- Jamalabad-e Kuseh Location within Iran
- Coordinates: 36°39′48″N 49°27′29″E﻿ / ﻿36.66333°N 49.45806°E
- Country: Iran
- Province: Gilan
- County: Rudbar
- District: Lowshan
- Rural District: Jamalabad

Population (2016)
- • Total: 440
- Time zone: UTC+3:30 (IRST)

= Jamalabad-e Kuseh =

Village in Gilan province, Iran

Jamalabad-e Kuseh (جمال‌آباد کوسه) (Note: Also romanized as Jamālābād-e Kūseh) is a village in, and the capital of, Jamalabad Rural District in Lowshan District of Rudbar County, Gilan province, Iran. It served as the capital of Kalashtar Rural District after the capital had been transferred from the village of Kalashtar.

==Demographics==
===Population===
At the time of the 2006 National Census, the village's population was 519 in 135 households, when it was in Kalashtar Rural District of the Central District.
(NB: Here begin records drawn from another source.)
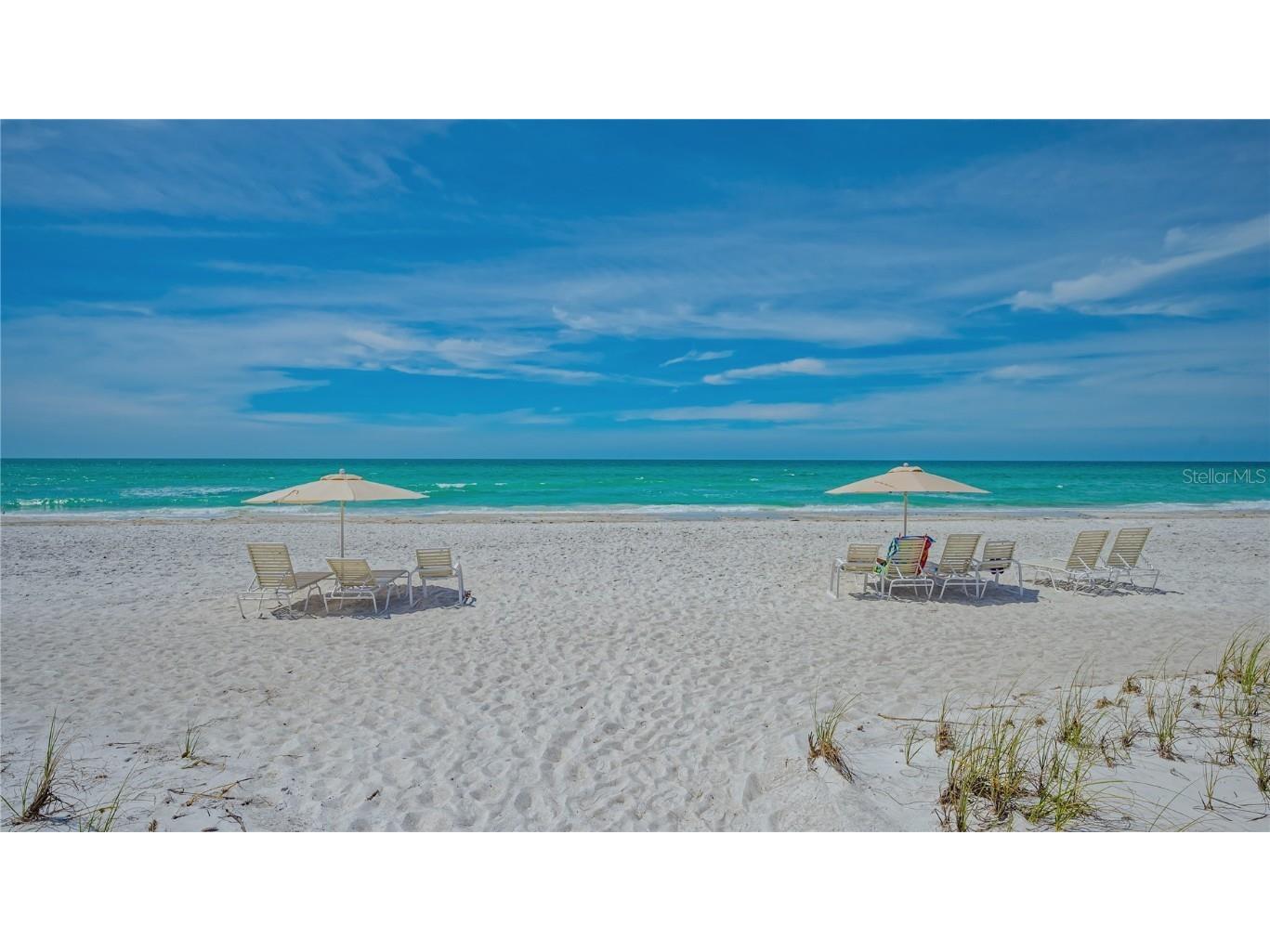 1065 Gulf Of Mexico Drive #603 Longboat Key FL 34228 A4671687 image28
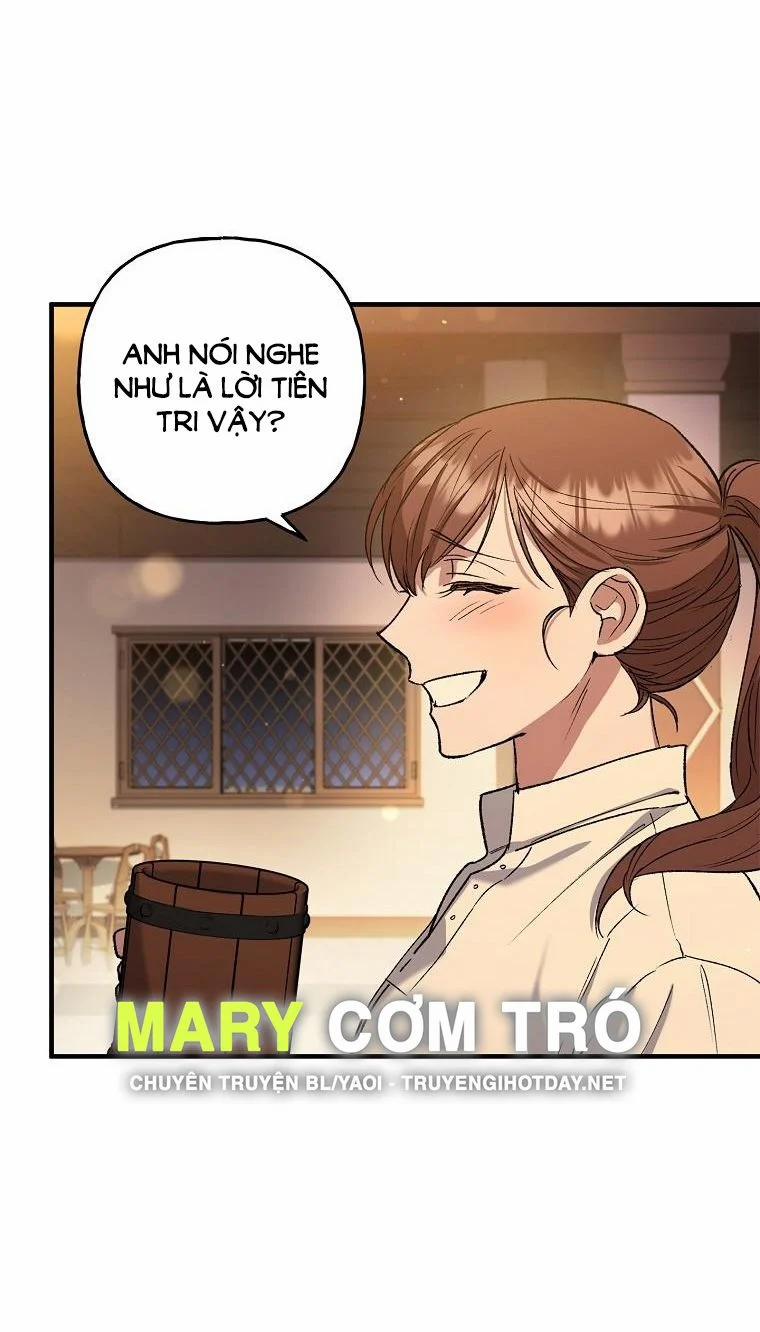 [18+] Turning 14.2 trang 24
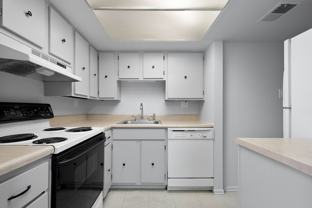 Heritage Meadows Apartments - Photo 1 of 1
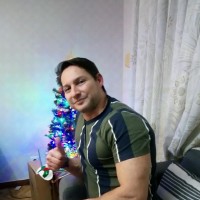 Salvatore Lupo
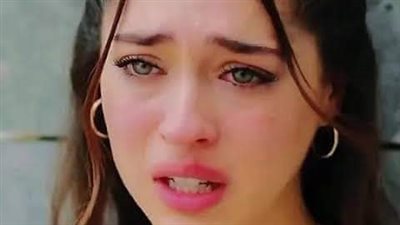 قصه كامله ج 2والاخير 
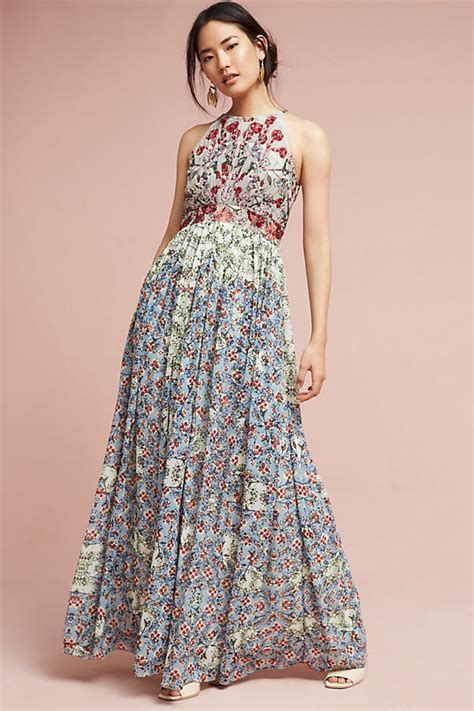 20 stylish dresses to wear to a summer wedding. 10 Gorgeous Dresses to Wear to a Summer Wedding - FabFitFun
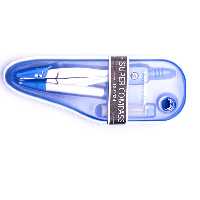 پرگار اتودی کرونا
The following census in 2011 counted 442 people in 112 households. The 2016 census measured the population of the village as 440 people in 148 households.

In 2024, 12 villages and the city of Lowshan were separated from the district in the formation of Lowshan District, and Jamalabad-e Kuseh was transferred to Jamalabad Rural District created in the new district.